Model evaluation for explanatory model
# fit my explanatory model
explain <- lm(area ~ DMC + DC + DMC:DC + temp + wind + season, data = data)
# function for roo meak squared error
rmse <- function(error) {sqrt(mean(error ^ 2))}
rmse(explain$residuals)
## [1] 1.363455
For model evaluation for my predictive model, I decided to use K(10) fold cross validation to estimate my predictive model error. Cross Validation involves partitioning the data into an explicit training dataset used to prepare the model and an unseen test dataset used to evaluate the models performance un unseen data. Below, I used cross validation that I partitioned the forest fires into 10 sub dataset so that some is used for traning and the rest used for validating the model accuracy.
# define training control
train_control <- trainControl(method = "cv", number = 10)
# train the model
cv_mod <- train(area ~ DMC + temp + wind + season, data = data, trControl = train_control, method = "lmStepAIC")

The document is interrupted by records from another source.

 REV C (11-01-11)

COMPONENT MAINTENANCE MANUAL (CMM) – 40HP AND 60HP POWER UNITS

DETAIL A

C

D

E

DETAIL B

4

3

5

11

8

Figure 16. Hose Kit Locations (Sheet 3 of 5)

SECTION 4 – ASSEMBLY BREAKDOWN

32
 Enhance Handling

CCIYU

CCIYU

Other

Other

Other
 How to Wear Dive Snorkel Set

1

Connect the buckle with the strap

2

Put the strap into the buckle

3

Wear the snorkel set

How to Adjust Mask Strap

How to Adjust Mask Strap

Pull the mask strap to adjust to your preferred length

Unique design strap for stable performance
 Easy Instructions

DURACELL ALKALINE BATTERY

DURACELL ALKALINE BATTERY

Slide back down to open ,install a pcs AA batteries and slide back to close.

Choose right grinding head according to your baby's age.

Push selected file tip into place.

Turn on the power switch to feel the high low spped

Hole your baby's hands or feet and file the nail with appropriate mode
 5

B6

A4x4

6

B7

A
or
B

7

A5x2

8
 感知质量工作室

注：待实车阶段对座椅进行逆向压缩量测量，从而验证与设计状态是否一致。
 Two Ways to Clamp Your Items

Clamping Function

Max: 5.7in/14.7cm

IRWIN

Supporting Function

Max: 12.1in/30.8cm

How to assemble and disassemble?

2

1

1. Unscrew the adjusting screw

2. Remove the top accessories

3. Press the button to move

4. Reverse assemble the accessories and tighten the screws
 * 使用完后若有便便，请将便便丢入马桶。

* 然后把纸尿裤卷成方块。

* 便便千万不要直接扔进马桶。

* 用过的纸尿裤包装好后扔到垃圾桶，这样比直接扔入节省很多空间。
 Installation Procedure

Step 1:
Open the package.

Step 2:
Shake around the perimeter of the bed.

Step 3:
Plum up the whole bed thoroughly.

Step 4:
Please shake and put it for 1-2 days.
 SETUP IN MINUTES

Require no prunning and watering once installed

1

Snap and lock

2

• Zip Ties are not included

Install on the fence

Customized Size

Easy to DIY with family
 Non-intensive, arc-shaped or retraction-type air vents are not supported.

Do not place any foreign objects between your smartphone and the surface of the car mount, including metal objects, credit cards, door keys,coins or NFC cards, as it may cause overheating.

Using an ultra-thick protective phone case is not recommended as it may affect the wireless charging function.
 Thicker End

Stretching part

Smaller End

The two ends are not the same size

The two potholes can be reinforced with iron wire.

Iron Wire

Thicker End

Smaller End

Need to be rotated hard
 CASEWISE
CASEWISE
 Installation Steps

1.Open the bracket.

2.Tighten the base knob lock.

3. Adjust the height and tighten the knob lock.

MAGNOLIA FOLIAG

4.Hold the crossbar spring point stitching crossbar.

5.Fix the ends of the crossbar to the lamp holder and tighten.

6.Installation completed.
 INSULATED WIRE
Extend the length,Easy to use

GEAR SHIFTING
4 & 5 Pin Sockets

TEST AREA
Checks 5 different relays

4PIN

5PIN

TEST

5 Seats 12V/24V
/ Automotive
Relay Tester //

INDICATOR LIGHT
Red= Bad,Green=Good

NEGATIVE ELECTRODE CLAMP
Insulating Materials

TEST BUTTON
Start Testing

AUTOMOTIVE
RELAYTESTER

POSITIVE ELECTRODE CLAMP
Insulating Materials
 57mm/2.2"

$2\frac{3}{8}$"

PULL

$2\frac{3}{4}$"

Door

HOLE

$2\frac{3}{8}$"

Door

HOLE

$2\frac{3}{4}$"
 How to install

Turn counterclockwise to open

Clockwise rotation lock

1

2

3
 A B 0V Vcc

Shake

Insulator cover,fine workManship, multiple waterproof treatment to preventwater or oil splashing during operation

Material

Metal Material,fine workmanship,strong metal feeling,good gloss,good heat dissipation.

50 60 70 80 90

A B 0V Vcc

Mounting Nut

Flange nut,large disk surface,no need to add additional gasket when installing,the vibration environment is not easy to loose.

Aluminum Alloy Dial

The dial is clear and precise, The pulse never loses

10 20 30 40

and now with cross validation it train the data based on my intial predictive model, which resulted in many combinations of variables. And based on the biggest AIC, I can go ahead and pick the best model. Also, AIC is used here before it can reflect the bias and variance trade-off, as it is very sensitive in preditive models. We want to contrain the number of total predictors without hurting the model accuracy too much.
Overall, it was fun exploring this challenging dataset. I like how there are 2 different aspects to building the models for different use. For my explanatory model, temperature, wind, season, DMC, DMC:DC, DC resulted in relatively accurate goodness of fit, meaning that they do have a somewhat strong explanatory power on the burned area. On the other, I wish I had more time to play with the predictive model, as in the end, I did detect many influential points and outliers that seem like they need to be eliminate from the model for a higher accuracy, and also the linearity assumption was not met by my current model, in that sense, I also need ot go back and transform some independent variable and repeat all these steps until all my assumptions are somewhat met.